Spatial relation data

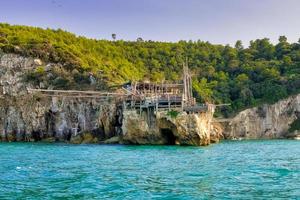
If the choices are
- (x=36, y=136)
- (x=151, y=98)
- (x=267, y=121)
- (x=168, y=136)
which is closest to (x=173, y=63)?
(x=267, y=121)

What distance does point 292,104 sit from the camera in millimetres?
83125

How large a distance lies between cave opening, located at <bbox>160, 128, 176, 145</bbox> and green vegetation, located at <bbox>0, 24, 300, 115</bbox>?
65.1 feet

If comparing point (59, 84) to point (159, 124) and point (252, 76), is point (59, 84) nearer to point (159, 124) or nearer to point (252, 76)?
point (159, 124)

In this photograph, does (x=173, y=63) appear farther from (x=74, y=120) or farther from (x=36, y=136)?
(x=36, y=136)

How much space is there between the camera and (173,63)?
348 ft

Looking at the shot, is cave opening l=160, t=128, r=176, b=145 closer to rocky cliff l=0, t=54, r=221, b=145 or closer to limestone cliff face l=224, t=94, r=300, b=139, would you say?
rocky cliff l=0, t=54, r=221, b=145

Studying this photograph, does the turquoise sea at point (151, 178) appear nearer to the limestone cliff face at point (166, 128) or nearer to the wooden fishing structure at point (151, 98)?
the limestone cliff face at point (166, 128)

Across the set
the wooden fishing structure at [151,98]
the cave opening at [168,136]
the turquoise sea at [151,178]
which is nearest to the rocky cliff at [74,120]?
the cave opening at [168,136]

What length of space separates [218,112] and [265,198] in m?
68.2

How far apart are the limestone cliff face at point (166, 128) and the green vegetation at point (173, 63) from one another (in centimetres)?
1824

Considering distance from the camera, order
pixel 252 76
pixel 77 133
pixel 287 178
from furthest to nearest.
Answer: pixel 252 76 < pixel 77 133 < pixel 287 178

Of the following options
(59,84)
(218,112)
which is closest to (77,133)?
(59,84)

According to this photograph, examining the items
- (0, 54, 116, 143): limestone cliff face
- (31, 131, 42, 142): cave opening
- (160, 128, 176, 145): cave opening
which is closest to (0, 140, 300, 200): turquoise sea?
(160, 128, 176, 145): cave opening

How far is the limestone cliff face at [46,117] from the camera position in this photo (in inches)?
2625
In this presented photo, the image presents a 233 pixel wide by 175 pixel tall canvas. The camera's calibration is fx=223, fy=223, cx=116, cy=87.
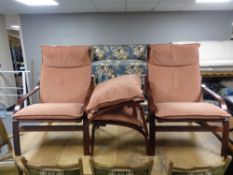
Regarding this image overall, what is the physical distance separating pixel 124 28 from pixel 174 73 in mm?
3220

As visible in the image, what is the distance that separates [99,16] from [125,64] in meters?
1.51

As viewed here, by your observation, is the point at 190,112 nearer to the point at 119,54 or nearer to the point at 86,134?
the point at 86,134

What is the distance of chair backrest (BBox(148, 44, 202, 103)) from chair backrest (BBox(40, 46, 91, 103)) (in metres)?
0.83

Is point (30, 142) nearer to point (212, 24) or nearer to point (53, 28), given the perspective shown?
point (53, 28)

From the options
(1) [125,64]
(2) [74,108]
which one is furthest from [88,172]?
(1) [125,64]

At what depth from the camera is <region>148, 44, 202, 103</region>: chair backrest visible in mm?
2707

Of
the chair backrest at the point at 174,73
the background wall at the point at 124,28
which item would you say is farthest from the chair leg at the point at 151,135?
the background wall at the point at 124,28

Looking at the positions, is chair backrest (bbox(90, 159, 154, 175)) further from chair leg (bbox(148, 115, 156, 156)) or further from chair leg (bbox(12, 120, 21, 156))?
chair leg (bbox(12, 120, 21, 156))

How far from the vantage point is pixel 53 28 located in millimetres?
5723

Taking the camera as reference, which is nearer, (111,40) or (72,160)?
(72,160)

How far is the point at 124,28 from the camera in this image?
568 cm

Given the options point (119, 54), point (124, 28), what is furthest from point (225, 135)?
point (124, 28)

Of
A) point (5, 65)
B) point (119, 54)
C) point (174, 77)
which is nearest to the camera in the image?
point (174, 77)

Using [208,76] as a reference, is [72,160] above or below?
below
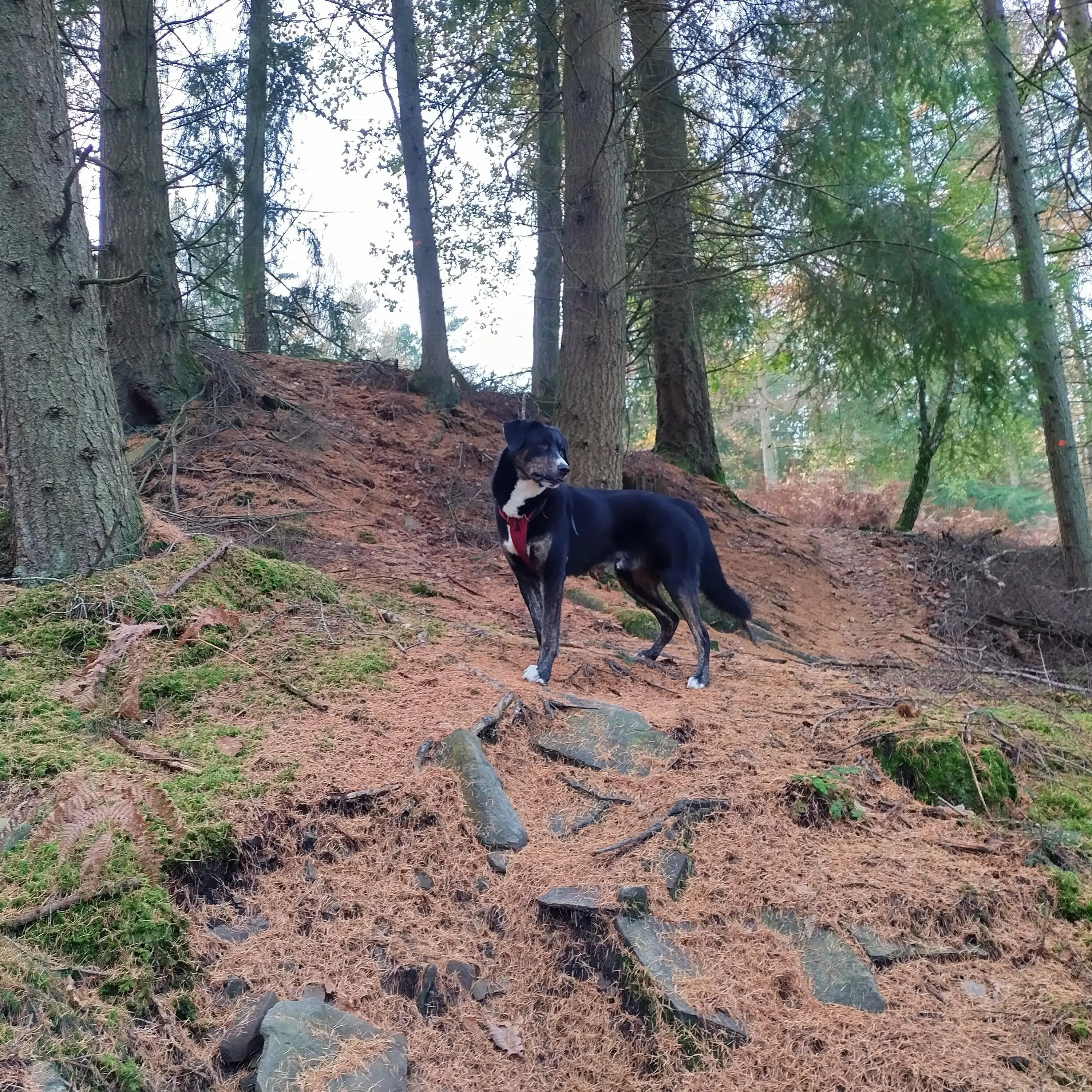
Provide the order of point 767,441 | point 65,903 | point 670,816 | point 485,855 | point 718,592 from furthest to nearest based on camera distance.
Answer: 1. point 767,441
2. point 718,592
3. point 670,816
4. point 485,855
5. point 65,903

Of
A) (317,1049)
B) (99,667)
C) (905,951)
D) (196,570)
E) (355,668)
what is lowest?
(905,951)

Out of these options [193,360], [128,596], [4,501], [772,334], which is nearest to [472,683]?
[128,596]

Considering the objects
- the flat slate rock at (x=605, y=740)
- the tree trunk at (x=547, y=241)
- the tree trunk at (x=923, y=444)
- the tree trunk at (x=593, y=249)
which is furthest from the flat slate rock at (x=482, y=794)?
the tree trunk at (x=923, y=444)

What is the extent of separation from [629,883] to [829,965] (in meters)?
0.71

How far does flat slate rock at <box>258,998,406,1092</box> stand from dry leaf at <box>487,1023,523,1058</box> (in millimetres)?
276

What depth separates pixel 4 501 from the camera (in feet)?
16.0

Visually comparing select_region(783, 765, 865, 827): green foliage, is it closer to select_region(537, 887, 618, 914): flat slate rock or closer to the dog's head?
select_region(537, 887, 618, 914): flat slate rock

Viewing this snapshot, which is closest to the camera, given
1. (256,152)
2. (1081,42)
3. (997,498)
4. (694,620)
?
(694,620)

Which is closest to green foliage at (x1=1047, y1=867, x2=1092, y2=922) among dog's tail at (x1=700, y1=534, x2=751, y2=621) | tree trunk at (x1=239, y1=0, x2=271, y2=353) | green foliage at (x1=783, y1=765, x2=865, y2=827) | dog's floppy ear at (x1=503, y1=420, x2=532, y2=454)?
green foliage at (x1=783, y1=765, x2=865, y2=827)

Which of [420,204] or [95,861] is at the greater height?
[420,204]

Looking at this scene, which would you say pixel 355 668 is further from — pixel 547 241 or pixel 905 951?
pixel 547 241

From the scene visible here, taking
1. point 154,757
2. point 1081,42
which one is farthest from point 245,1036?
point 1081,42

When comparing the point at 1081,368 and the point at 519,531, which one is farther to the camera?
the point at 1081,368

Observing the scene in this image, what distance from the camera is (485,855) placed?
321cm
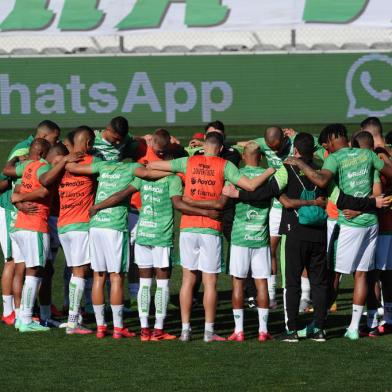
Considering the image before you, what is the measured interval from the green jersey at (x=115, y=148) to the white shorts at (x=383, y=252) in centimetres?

### GIVEN REQUEST:
Except for the pictures, copy the material above exactly.

### SOLVED PROBLEM:
If the choices are
- (x=36, y=136)
- (x=151, y=98)
- (x=267, y=121)
- (x=168, y=136)
which is closest to (x=173, y=63)?
(x=267, y=121)

What distance does point 292,104 sit from the camera in millimetres?
83125

How large a distance lies between cave opening, located at <bbox>160, 128, 176, 145</bbox> and green vegetation, located at <bbox>0, 24, 300, 115</bbox>?
65.1 feet

If comparing point (59, 84) to point (159, 124) and point (252, 76), is point (59, 84) nearer to point (159, 124) or nearer to point (252, 76)?
point (159, 124)

In this photograph, does (x=173, y=63) appear farther from (x=74, y=120) or farther from (x=36, y=136)?
(x=36, y=136)

How much space is there between the camera and (173,63)?
348 ft

Looking at the shot, is cave opening l=160, t=128, r=176, b=145 closer to rocky cliff l=0, t=54, r=221, b=145 or closer to limestone cliff face l=224, t=94, r=300, b=139, would you say?
rocky cliff l=0, t=54, r=221, b=145

Studying this photograph, does the turquoise sea at point (151, 178) appear nearer to the limestone cliff face at point (166, 128) or nearer to the wooden fishing structure at point (151, 98)?
the limestone cliff face at point (166, 128)

Across the set
the wooden fishing structure at [151,98]
the cave opening at [168,136]
the turquoise sea at [151,178]
which is nearest to the rocky cliff at [74,120]?
the cave opening at [168,136]

What length of space separates [218,112] and [265,198] in m?
68.2

How far apart are the limestone cliff face at point (166, 128) and the green vegetation at point (173, 63) from one another (in centimetres)?
1824

Considering distance from the camera, order
pixel 252 76
pixel 77 133
pixel 287 178
from furthest to nearest.
Answer: pixel 252 76 < pixel 77 133 < pixel 287 178

Of the following options
(59,84)
(218,112)
which is closest to (77,133)?
(59,84)

According to this photograph, examining the items
- (0, 54, 116, 143): limestone cliff face
- (31, 131, 42, 142): cave opening
- (160, 128, 176, 145): cave opening
which is closest to (0, 140, 300, 200): turquoise sea?
(160, 128, 176, 145): cave opening

How far is the limestone cliff face at [46,117] from the camera position in this photo (in inches)?
2625
In this presented photo, the image presents a 233 pixel wide by 175 pixel tall canvas. The camera's calibration is fx=223, fy=223, cx=116, cy=87.
Regarding this image overall, what is the physical distance separating pixel 124 28 from pixel 174 73 in mm?
3220

As visible in the image, what is the distance that separates [99,16] from [125,64] in meters?
1.51

As viewed here, by your observation, is the point at 190,112 nearer to the point at 119,54 or nearer to the point at 86,134?
the point at 86,134

What is the distance of chair backrest (BBox(148, 44, 202, 103)) from chair backrest (BBox(40, 46, 91, 103)) (in metres)?
0.83

Is point (30, 142) nearer to point (212, 24) or nearer to point (53, 28), given the perspective shown?
point (53, 28)

From the options
(1) [125,64]
(2) [74,108]
which one is furthest from [88,172]?
(1) [125,64]

At what depth from the camera is <region>148, 44, 202, 103</region>: chair backrest visible in mm?
2707

Of
the chair backrest at the point at 174,73
the background wall at the point at 124,28
which item would you say is farthest from the chair leg at the point at 151,135?
the background wall at the point at 124,28

Looking at the positions, is chair backrest (bbox(90, 159, 154, 175)) further from chair leg (bbox(148, 115, 156, 156)) or further from chair leg (bbox(12, 120, 21, 156))?
chair leg (bbox(12, 120, 21, 156))

How far from the vantage point is pixel 53 28 located in millimetres?
5723

Taking the camera as reference, which is nearer, (111,40) or (72,160)?
(72,160)

How far is the point at 124,28 from the camera in this image?
568 cm

Given the options point (119, 54), point (124, 28), what is furthest from point (225, 135)?
point (124, 28)

Of
A) point (5, 65)
B) point (119, 54)
C) point (174, 77)
which is nearest to the camera in the image?
point (174, 77)

Using [208,76] as a reference, is [72,160] above or below?
below
Provide the order of point 767,441 | point 65,903 | point 670,816 | point 485,855 | point 718,592 from furthest to nearest based on camera distance.
Answer: 1. point 767,441
2. point 718,592
3. point 670,816
4. point 485,855
5. point 65,903

Of
A) (317,1049)
B) (99,667)
C) (905,951)
D) (196,570)
E) (355,668)
what is lowest?
(905,951)

Out of these options [193,360], [128,596], [4,501], [772,334], which is nearest to [472,683]?
[128,596]

Considering the objects
- the flat slate rock at (x=605, y=740)
- the tree trunk at (x=547, y=241)
- the tree trunk at (x=923, y=444)
- the tree trunk at (x=593, y=249)
which is furthest from the flat slate rock at (x=482, y=794)?
the tree trunk at (x=923, y=444)

What is the extent of separation from [629,883] to [829,965] (in meters)?
0.71

How far does flat slate rock at <box>258,998,406,1092</box> stand from dry leaf at <box>487,1023,523,1058</box> (in millimetres)?
276

What depth separates pixel 4 501 from the camera (in feet)?
16.0

Visually comparing select_region(783, 765, 865, 827): green foliage, is it closer to select_region(537, 887, 618, 914): flat slate rock or closer to the dog's head?
select_region(537, 887, 618, 914): flat slate rock

Viewing this snapshot, which is closest to the camera, given
1. (256,152)
2. (1081,42)
3. (997,498)
4. (694,620)
?
(694,620)

Which is closest to green foliage at (x1=1047, y1=867, x2=1092, y2=922) among dog's tail at (x1=700, y1=534, x2=751, y2=621) | tree trunk at (x1=239, y1=0, x2=271, y2=353) | green foliage at (x1=783, y1=765, x2=865, y2=827) | dog's floppy ear at (x1=503, y1=420, x2=532, y2=454)?
green foliage at (x1=783, y1=765, x2=865, y2=827)

Which of [420,204] or [95,861] is at the greater height?
[420,204]

Looking at this scene, which would you say pixel 355 668 is further from — pixel 547 241 or pixel 905 951?
pixel 547 241

From the scene visible here, taking
1. point 154,757
2. point 1081,42
which one is farthest from point 245,1036?
point 1081,42

When comparing the point at 1081,368 and the point at 519,531, which one is farther to the camera?
the point at 1081,368

Observing the scene in this image, what distance from the camera is (485,855) placed?
321cm
Considering the image before you, what is the measured interval from the green jersey at (x=115, y=148) to the white shorts at (x=383, y=252) in centimetres?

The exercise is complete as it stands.